Thermal and electrical storage, along with load shifting and demand response services, will be needed to minimise the amounts of additional renewable generation, alleviate network Buildings capacity issues and offer lower running costs to consumers. For social housing Asset Managers with stock at the EPC D/C or above mark, this could be perhaps be translated (admittedly over simplistically!) as heat pump, battery, smart controls and time of use tariff? Given the above, I’m still baffled by the lack of any dedicated policy initiative focused on increasing deployment of solar PV. The eagle eyed amongst you will have noticed the obvious carbon and bill saving intervention missing from my translated list of measures – heat pump, PV, battery, smart controls and time of use tariff. I’ve previously written about the local economic development opportunity as well as ‘no regret’ carbon and bill saving opportunity that domestic (and commercial) PV provides so yes, I’m stumped as to why it remains in the shadows when it comes to current thinking on energy policy contained in this White Paper.

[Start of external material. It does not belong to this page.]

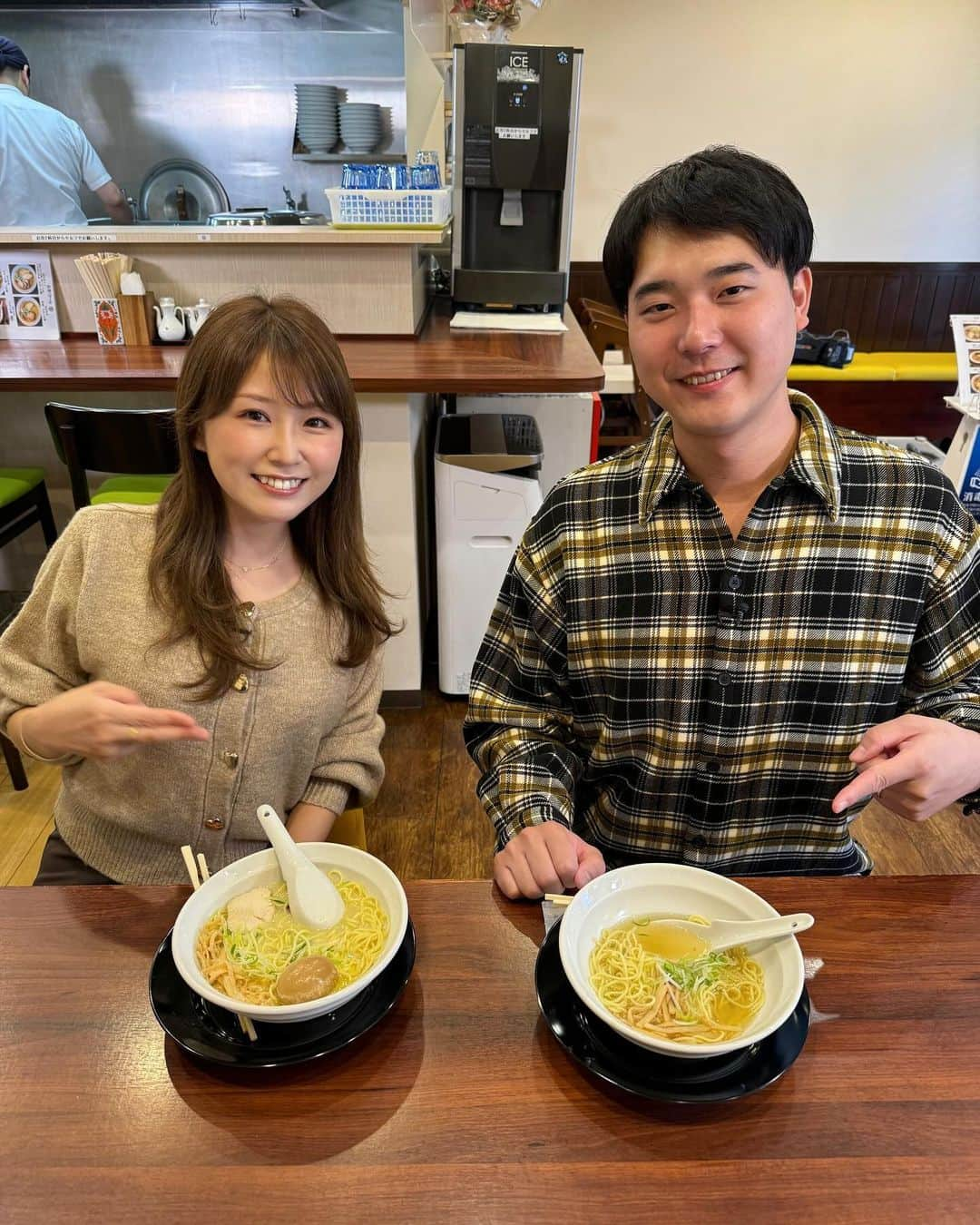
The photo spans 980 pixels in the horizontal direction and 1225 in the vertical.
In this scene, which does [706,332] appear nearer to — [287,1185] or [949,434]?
[287,1185]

Aside from the omission of PV, it remains the lack of clarity over role of hydrogen at the domestic level that, perhaps, is the biggest weakness of the White Paper. For the second time in this document, we have a text-book example of procrastination – “We will work in partnership with industry to evaluate hydrogen as an option for heating our homes and workplaces and develop plans for a possible pilot hydrogen town before the end of the decade.” We know green H2 (and perhaps blue H2 too) will be needed if the UK is to achieve its legally binding carbon target, that is not up for debate. What is needed from this White Paper is certainty over the immediate future of domestic heat to encourage and incentivise the army of supply chain companies that are needed to install the 600,000 heat pumps a year that Government want by 2028. Will this happen if consumers and social landlord investors and developers continue to install gas or even H2 ready boilers in the belief that domestic H2 is coming? No. Will the UK, individual LA and even social landlords themselves achieve, their own stretching zero carbon deadlines by installing H2 ready boilers and waiting for green H2 to come down the pipes? No. Will carefully calculated carbon budgets (not arbitrary dates for zero carbon but quantities of carbon equating to a share of UK wide carbon emissions to achieve net zero by 2050 and avoid catastrophic climate change) be met or will they be blown to smithereens if everyone banks on zero carbon H2 and a H2 ready boiler? I won’t answer that one. This is equally where the Government does not seem to be listening to its own scientific advisers on the Climate Change Committee as to what policies are needed to deliver the UK’s Sixth Carbon Budget and 2050 Net Zero target.